Students in Swaziland are planning to bring the kingdom to a standstill for four days in March to protest against Swazi Government policies on tertiary education.
Maxwell Dlamini, President of the Swaziland National Union of Students (SNUS), said the protest would see the ‘mother of all marches’.
The students are angry that they were not properly consulted on a new government policy that means scholarships to study at tertiary institutions will be replaced by loans. All personal allowances for accommodation and food will be abolished.
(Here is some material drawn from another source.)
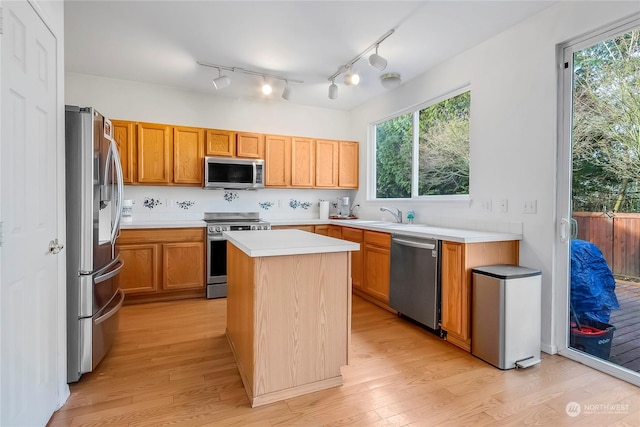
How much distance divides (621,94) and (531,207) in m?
0.91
Dlamini said, ‘On March 14, 15, 16 and 17 we will bring the country to a standstill. Parents, teachers, pupils, workers and other interested parties will take part in what we regard as a mother of all marches. We will spend four days in Mbabane and by the look of things; schools and government offices will be affected. We are doing this out of frustration because the Scholarship Policy is not what students want and we want government to publicly revoke it.’
The Swazi News, an independent newspaper in Swaziland, today (26 February 2011) reports Dlamini saying students had approached workers’ unions and other formations, such as the Swaziland United Democratic Front (SUDF), to assist them during the planned mass protest.
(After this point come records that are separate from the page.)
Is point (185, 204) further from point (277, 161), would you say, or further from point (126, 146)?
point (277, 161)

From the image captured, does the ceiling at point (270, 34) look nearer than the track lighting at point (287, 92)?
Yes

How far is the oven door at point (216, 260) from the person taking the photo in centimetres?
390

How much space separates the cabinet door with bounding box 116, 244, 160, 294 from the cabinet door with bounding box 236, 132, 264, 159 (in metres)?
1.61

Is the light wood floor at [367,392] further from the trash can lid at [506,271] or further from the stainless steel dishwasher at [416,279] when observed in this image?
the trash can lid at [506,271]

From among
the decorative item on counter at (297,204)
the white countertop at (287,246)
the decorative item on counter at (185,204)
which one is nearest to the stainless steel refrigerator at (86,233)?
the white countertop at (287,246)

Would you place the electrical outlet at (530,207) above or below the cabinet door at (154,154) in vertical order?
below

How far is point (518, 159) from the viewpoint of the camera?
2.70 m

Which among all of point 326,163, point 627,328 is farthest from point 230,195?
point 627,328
The threat of unrest comes at a delicate time in Swaziland. Ordinary people, emboldened by the events in the Middle East and North Africa where dictatorships have been overthrown in recent weeks, are planning to take to the streets on 12 April 2011 to ‘topple’ King Mswati III, who is sub-Saharan Africa’s last absolute monarch.
A group calling itself the April 12 Uprising is coordinating events, using a Facebook site.
The April 12 Uprising is not formally linked to the student movement in Swaziland, but it is clear that it is a loose group dominated by youth. Many of the April 12 supporters are almost certainly also presently students in Swaziland, or recent graduates.
The involvement of youth is significant because in the Middle East and North Africa, the youth were the ones who got the protests started. Once on the streets others quickly joined the youth.
In Swaziland, the students are very experienced at mobilizing class boycotts and marches on the streets. If the students and workers take to the streets over the scholarship issue, it is possible that the protests would quickly expand to include demands for democracy and possibly even the removal of King Mswati.
Then anything might happen.
A striking feature of the pro-democracy events in the Middle East and North Africa is how quickly the protests grew, which must mean there were a lot of angry people just waiting for the chance to overthrow their rulers. Also, the rulers capitulated very quickly.
That is of significance to Swaziland, because we might discover that most people in the kingdom (three in ten are so poor they are under nourished and 63 percent live in abject poverty) might be happy to see King Mswati go, if they felt that their lives would be better for it.
That would test the loyalty of the king’s supporters. What power-base does King Mswati really have? Would the army support him for long, especially if they were required to shoot their own people following an uprising? In Swaziland, about 95 percent of people are from the same Swazi ethnic group and they are all related to one another in some way, so it would be like shooting your own family.